A Retrospective Look at the Present

By THERI ALYCE PICKENS

 

The Night Counter
By Alia Yunis
Three Rivers Press, 2009

Precious few books are written in the vein of Paule Marshall’s “Praisesong for the Widow.”  That is, not enough stories are told from the perspective of seasoned women.  In this way, Alia Yunis’s debut novel is a refreshing change. “The Night Counter” inverts the bildungsroman and invites us into a retrospective look at the present.  If her text feels long at times, it is because she has taken care to develop the characters – even the minor ones – exposing their humor, flaws, and charisma. The result is a finished product that traverses temporal, geographical, and emotional boundaries and forces us to examine who we are and how we got here.
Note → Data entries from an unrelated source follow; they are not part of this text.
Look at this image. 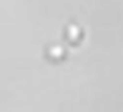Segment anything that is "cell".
<instances>
[{
    "label": "cell",
    "mask_w": 123,
    "mask_h": 112,
    "mask_svg": "<svg viewBox=\"0 0 123 112\" xmlns=\"http://www.w3.org/2000/svg\"><path fill=\"white\" fill-rule=\"evenodd\" d=\"M67 34H69V39L76 41L80 37V28L76 27V25H70L69 30H67Z\"/></svg>",
    "instance_id": "6da1fadb"
},
{
    "label": "cell",
    "mask_w": 123,
    "mask_h": 112,
    "mask_svg": "<svg viewBox=\"0 0 123 112\" xmlns=\"http://www.w3.org/2000/svg\"><path fill=\"white\" fill-rule=\"evenodd\" d=\"M48 53H50L51 56H55V58H56V56H61V55H62V47L55 45V47H51V48H50V52H48Z\"/></svg>",
    "instance_id": "7a4b0ae2"
}]
</instances>
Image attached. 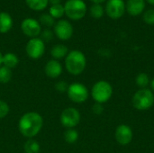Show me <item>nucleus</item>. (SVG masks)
<instances>
[{"mask_svg": "<svg viewBox=\"0 0 154 153\" xmlns=\"http://www.w3.org/2000/svg\"><path fill=\"white\" fill-rule=\"evenodd\" d=\"M43 127V118L36 112H27L23 114L18 122L20 133L28 139H32L42 131Z\"/></svg>", "mask_w": 154, "mask_h": 153, "instance_id": "nucleus-1", "label": "nucleus"}, {"mask_svg": "<svg viewBox=\"0 0 154 153\" xmlns=\"http://www.w3.org/2000/svg\"><path fill=\"white\" fill-rule=\"evenodd\" d=\"M86 66L87 59L82 51L79 50L69 51L65 58V68L69 74L79 76L85 70Z\"/></svg>", "mask_w": 154, "mask_h": 153, "instance_id": "nucleus-2", "label": "nucleus"}, {"mask_svg": "<svg viewBox=\"0 0 154 153\" xmlns=\"http://www.w3.org/2000/svg\"><path fill=\"white\" fill-rule=\"evenodd\" d=\"M65 14L73 21L81 20L87 14V5L83 0H68L64 5Z\"/></svg>", "mask_w": 154, "mask_h": 153, "instance_id": "nucleus-3", "label": "nucleus"}, {"mask_svg": "<svg viewBox=\"0 0 154 153\" xmlns=\"http://www.w3.org/2000/svg\"><path fill=\"white\" fill-rule=\"evenodd\" d=\"M113 95V87L112 86L105 81L100 80L97 81L91 89V96L96 101V103L103 104L107 102Z\"/></svg>", "mask_w": 154, "mask_h": 153, "instance_id": "nucleus-4", "label": "nucleus"}, {"mask_svg": "<svg viewBox=\"0 0 154 153\" xmlns=\"http://www.w3.org/2000/svg\"><path fill=\"white\" fill-rule=\"evenodd\" d=\"M154 104L153 93L148 88H141L133 97V106L141 111L150 109Z\"/></svg>", "mask_w": 154, "mask_h": 153, "instance_id": "nucleus-5", "label": "nucleus"}, {"mask_svg": "<svg viewBox=\"0 0 154 153\" xmlns=\"http://www.w3.org/2000/svg\"><path fill=\"white\" fill-rule=\"evenodd\" d=\"M67 94L69 98L76 104H82L86 102L89 96L87 87L78 82L69 85Z\"/></svg>", "mask_w": 154, "mask_h": 153, "instance_id": "nucleus-6", "label": "nucleus"}, {"mask_svg": "<svg viewBox=\"0 0 154 153\" xmlns=\"http://www.w3.org/2000/svg\"><path fill=\"white\" fill-rule=\"evenodd\" d=\"M80 113L75 107H67L65 108L60 116V124L63 127L67 129L75 128L80 122Z\"/></svg>", "mask_w": 154, "mask_h": 153, "instance_id": "nucleus-7", "label": "nucleus"}, {"mask_svg": "<svg viewBox=\"0 0 154 153\" xmlns=\"http://www.w3.org/2000/svg\"><path fill=\"white\" fill-rule=\"evenodd\" d=\"M26 55L32 60H39L41 59L45 52V43L44 41L39 38H31L25 46Z\"/></svg>", "mask_w": 154, "mask_h": 153, "instance_id": "nucleus-8", "label": "nucleus"}, {"mask_svg": "<svg viewBox=\"0 0 154 153\" xmlns=\"http://www.w3.org/2000/svg\"><path fill=\"white\" fill-rule=\"evenodd\" d=\"M21 30L25 36L29 38H36L42 32V25L36 19L27 17L21 23Z\"/></svg>", "mask_w": 154, "mask_h": 153, "instance_id": "nucleus-9", "label": "nucleus"}, {"mask_svg": "<svg viewBox=\"0 0 154 153\" xmlns=\"http://www.w3.org/2000/svg\"><path fill=\"white\" fill-rule=\"evenodd\" d=\"M73 26L72 24L64 19H60L55 23L53 26V32L60 41H68L73 35Z\"/></svg>", "mask_w": 154, "mask_h": 153, "instance_id": "nucleus-10", "label": "nucleus"}, {"mask_svg": "<svg viewBox=\"0 0 154 153\" xmlns=\"http://www.w3.org/2000/svg\"><path fill=\"white\" fill-rule=\"evenodd\" d=\"M125 12L124 0H108L106 5V13L112 19L121 18Z\"/></svg>", "mask_w": 154, "mask_h": 153, "instance_id": "nucleus-11", "label": "nucleus"}, {"mask_svg": "<svg viewBox=\"0 0 154 153\" xmlns=\"http://www.w3.org/2000/svg\"><path fill=\"white\" fill-rule=\"evenodd\" d=\"M116 142L121 145H127L133 140V131L125 124L119 125L116 130Z\"/></svg>", "mask_w": 154, "mask_h": 153, "instance_id": "nucleus-12", "label": "nucleus"}, {"mask_svg": "<svg viewBox=\"0 0 154 153\" xmlns=\"http://www.w3.org/2000/svg\"><path fill=\"white\" fill-rule=\"evenodd\" d=\"M63 71L62 66L59 60H50L47 61L44 67L45 75L50 78H58Z\"/></svg>", "mask_w": 154, "mask_h": 153, "instance_id": "nucleus-13", "label": "nucleus"}, {"mask_svg": "<svg viewBox=\"0 0 154 153\" xmlns=\"http://www.w3.org/2000/svg\"><path fill=\"white\" fill-rule=\"evenodd\" d=\"M145 8V0H127L125 9L130 15L137 16L141 14Z\"/></svg>", "mask_w": 154, "mask_h": 153, "instance_id": "nucleus-14", "label": "nucleus"}, {"mask_svg": "<svg viewBox=\"0 0 154 153\" xmlns=\"http://www.w3.org/2000/svg\"><path fill=\"white\" fill-rule=\"evenodd\" d=\"M13 27V19L6 12H0V33L8 32Z\"/></svg>", "mask_w": 154, "mask_h": 153, "instance_id": "nucleus-15", "label": "nucleus"}, {"mask_svg": "<svg viewBox=\"0 0 154 153\" xmlns=\"http://www.w3.org/2000/svg\"><path fill=\"white\" fill-rule=\"evenodd\" d=\"M68 53H69L68 47L63 44H56L51 50V56L53 58V60H60L61 59L66 58Z\"/></svg>", "mask_w": 154, "mask_h": 153, "instance_id": "nucleus-16", "label": "nucleus"}, {"mask_svg": "<svg viewBox=\"0 0 154 153\" xmlns=\"http://www.w3.org/2000/svg\"><path fill=\"white\" fill-rule=\"evenodd\" d=\"M18 64H19V58L17 57L16 54L13 52H7L5 54H3V63H2L3 66L10 69H13L16 68Z\"/></svg>", "mask_w": 154, "mask_h": 153, "instance_id": "nucleus-17", "label": "nucleus"}, {"mask_svg": "<svg viewBox=\"0 0 154 153\" xmlns=\"http://www.w3.org/2000/svg\"><path fill=\"white\" fill-rule=\"evenodd\" d=\"M27 6L34 11H42L49 4V0H25Z\"/></svg>", "mask_w": 154, "mask_h": 153, "instance_id": "nucleus-18", "label": "nucleus"}, {"mask_svg": "<svg viewBox=\"0 0 154 153\" xmlns=\"http://www.w3.org/2000/svg\"><path fill=\"white\" fill-rule=\"evenodd\" d=\"M23 151L24 153H39L41 151L40 143L33 139H28L23 145Z\"/></svg>", "mask_w": 154, "mask_h": 153, "instance_id": "nucleus-19", "label": "nucleus"}, {"mask_svg": "<svg viewBox=\"0 0 154 153\" xmlns=\"http://www.w3.org/2000/svg\"><path fill=\"white\" fill-rule=\"evenodd\" d=\"M49 14L54 19H60L65 14L64 5H62L61 4L51 5L49 9Z\"/></svg>", "mask_w": 154, "mask_h": 153, "instance_id": "nucleus-20", "label": "nucleus"}, {"mask_svg": "<svg viewBox=\"0 0 154 153\" xmlns=\"http://www.w3.org/2000/svg\"><path fill=\"white\" fill-rule=\"evenodd\" d=\"M64 137V141L69 143V144H72L75 143L78 139H79V133L77 130H75L74 128L71 129H67L63 134Z\"/></svg>", "mask_w": 154, "mask_h": 153, "instance_id": "nucleus-21", "label": "nucleus"}, {"mask_svg": "<svg viewBox=\"0 0 154 153\" xmlns=\"http://www.w3.org/2000/svg\"><path fill=\"white\" fill-rule=\"evenodd\" d=\"M12 77H13L12 69L2 65L0 67V83L7 84L12 79Z\"/></svg>", "mask_w": 154, "mask_h": 153, "instance_id": "nucleus-22", "label": "nucleus"}, {"mask_svg": "<svg viewBox=\"0 0 154 153\" xmlns=\"http://www.w3.org/2000/svg\"><path fill=\"white\" fill-rule=\"evenodd\" d=\"M90 15L95 19H99L104 15L105 10L100 4H93L89 10Z\"/></svg>", "mask_w": 154, "mask_h": 153, "instance_id": "nucleus-23", "label": "nucleus"}, {"mask_svg": "<svg viewBox=\"0 0 154 153\" xmlns=\"http://www.w3.org/2000/svg\"><path fill=\"white\" fill-rule=\"evenodd\" d=\"M39 23L41 25H43L47 28L54 26L55 24V19L52 18L49 14H43L39 18Z\"/></svg>", "mask_w": 154, "mask_h": 153, "instance_id": "nucleus-24", "label": "nucleus"}, {"mask_svg": "<svg viewBox=\"0 0 154 153\" xmlns=\"http://www.w3.org/2000/svg\"><path fill=\"white\" fill-rule=\"evenodd\" d=\"M150 83V78L149 76L145 73H140L137 78H136V84L138 87H142V88H145L148 84Z\"/></svg>", "mask_w": 154, "mask_h": 153, "instance_id": "nucleus-25", "label": "nucleus"}, {"mask_svg": "<svg viewBox=\"0 0 154 153\" xmlns=\"http://www.w3.org/2000/svg\"><path fill=\"white\" fill-rule=\"evenodd\" d=\"M9 112H10V107L8 104L4 100H0V119L6 117Z\"/></svg>", "mask_w": 154, "mask_h": 153, "instance_id": "nucleus-26", "label": "nucleus"}, {"mask_svg": "<svg viewBox=\"0 0 154 153\" xmlns=\"http://www.w3.org/2000/svg\"><path fill=\"white\" fill-rule=\"evenodd\" d=\"M143 19L147 24H154V9H149L145 11Z\"/></svg>", "mask_w": 154, "mask_h": 153, "instance_id": "nucleus-27", "label": "nucleus"}, {"mask_svg": "<svg viewBox=\"0 0 154 153\" xmlns=\"http://www.w3.org/2000/svg\"><path fill=\"white\" fill-rule=\"evenodd\" d=\"M54 87H55V90L56 91H58L60 93H65L68 90L69 85H68L67 82H65L63 80H60V81H58V82L55 83Z\"/></svg>", "mask_w": 154, "mask_h": 153, "instance_id": "nucleus-28", "label": "nucleus"}, {"mask_svg": "<svg viewBox=\"0 0 154 153\" xmlns=\"http://www.w3.org/2000/svg\"><path fill=\"white\" fill-rule=\"evenodd\" d=\"M41 39L43 41H50L51 40L53 39V35H54V32H51V30L49 29H45L43 32H41Z\"/></svg>", "mask_w": 154, "mask_h": 153, "instance_id": "nucleus-29", "label": "nucleus"}, {"mask_svg": "<svg viewBox=\"0 0 154 153\" xmlns=\"http://www.w3.org/2000/svg\"><path fill=\"white\" fill-rule=\"evenodd\" d=\"M103 106H102V104H99V103H96L93 106H92V111L94 114L96 115H101L103 113Z\"/></svg>", "mask_w": 154, "mask_h": 153, "instance_id": "nucleus-30", "label": "nucleus"}, {"mask_svg": "<svg viewBox=\"0 0 154 153\" xmlns=\"http://www.w3.org/2000/svg\"><path fill=\"white\" fill-rule=\"evenodd\" d=\"M60 2H61V0H49V3H51V5H59V4H60Z\"/></svg>", "mask_w": 154, "mask_h": 153, "instance_id": "nucleus-31", "label": "nucleus"}, {"mask_svg": "<svg viewBox=\"0 0 154 153\" xmlns=\"http://www.w3.org/2000/svg\"><path fill=\"white\" fill-rule=\"evenodd\" d=\"M93 4H102L104 3L106 0H90Z\"/></svg>", "mask_w": 154, "mask_h": 153, "instance_id": "nucleus-32", "label": "nucleus"}, {"mask_svg": "<svg viewBox=\"0 0 154 153\" xmlns=\"http://www.w3.org/2000/svg\"><path fill=\"white\" fill-rule=\"evenodd\" d=\"M2 63H3V53L0 51V67L2 66Z\"/></svg>", "mask_w": 154, "mask_h": 153, "instance_id": "nucleus-33", "label": "nucleus"}, {"mask_svg": "<svg viewBox=\"0 0 154 153\" xmlns=\"http://www.w3.org/2000/svg\"><path fill=\"white\" fill-rule=\"evenodd\" d=\"M151 87H152V89L154 91V78L152 80V82H151Z\"/></svg>", "mask_w": 154, "mask_h": 153, "instance_id": "nucleus-34", "label": "nucleus"}, {"mask_svg": "<svg viewBox=\"0 0 154 153\" xmlns=\"http://www.w3.org/2000/svg\"><path fill=\"white\" fill-rule=\"evenodd\" d=\"M149 4H151V5H154V0H146Z\"/></svg>", "mask_w": 154, "mask_h": 153, "instance_id": "nucleus-35", "label": "nucleus"}]
</instances>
“The Night Counter” traces the history of the Abdullah family from the perspective of their matriarch, Fatima Abdul Aziz Abdullah.  Fatima believes she is dying and seeks to bequeath her home in Deir Zeitoon to her grandson, whose homosexuality she refuses to acknowledge.  As she awaits death, she keeps company with the wise Scheherazade, who regales her with the goings-on in the lives of Fatima’s eight children and multiple grandchildren: a recovering alcoholic, a flighty fortune-teller, a right wing Republican, a cancer survivor, an unwed teen mother, and so on.  The novel is intricately woven, but Yunis keeps the reader’s attention throughout, a testament to her ability to write clearly in multiple voices.

Fatima and Scheherazade make a comically odd, yet very likely pair.  At times, Fatima becomes the petulant daughter of Scheherazade and, in other moments, the roles reverse.  This constant ebb and flow in their relationship, the movement between the ethereal wisdom of the ages and the earthly wisdom of the years, encapsulates several of the main themes of the text.  As Scheherazade watches over Fatima’s progeny, their lives compel us to reckon with the legacy of early twentieth century Arab immigrants.  Yunis’ prose affirms the difference supposedly wrought by American soil, but remains skeptical of the distance – especially emotionally – that it creates.  Moreover, Yunis explores the meaning of growing old, a question that is usually tangential in ethnic American writing.  Fatima’s children, grandchildren, and even the wise Scheherazade constantly patronize her and attribute her behavior to an erratic nature germane to her age.  The omniscient narrator does not seem to endorse this view, but rather suggests that Fatima’s isolation is symptomatic of a larger familial ill.

Yunis has a gift for creating multiple compelling characters, from Fatima to her great granddaughter, Decimal, to the reinvented Scheherazade. These women are so complex that readers will feel as though they know them and still be surprised by them (much like Toni Morrison’s “Paradise”).  Alia Yunis does not just breathe life into her characters, she writes life itself: surprising, tender, funny, and compelling.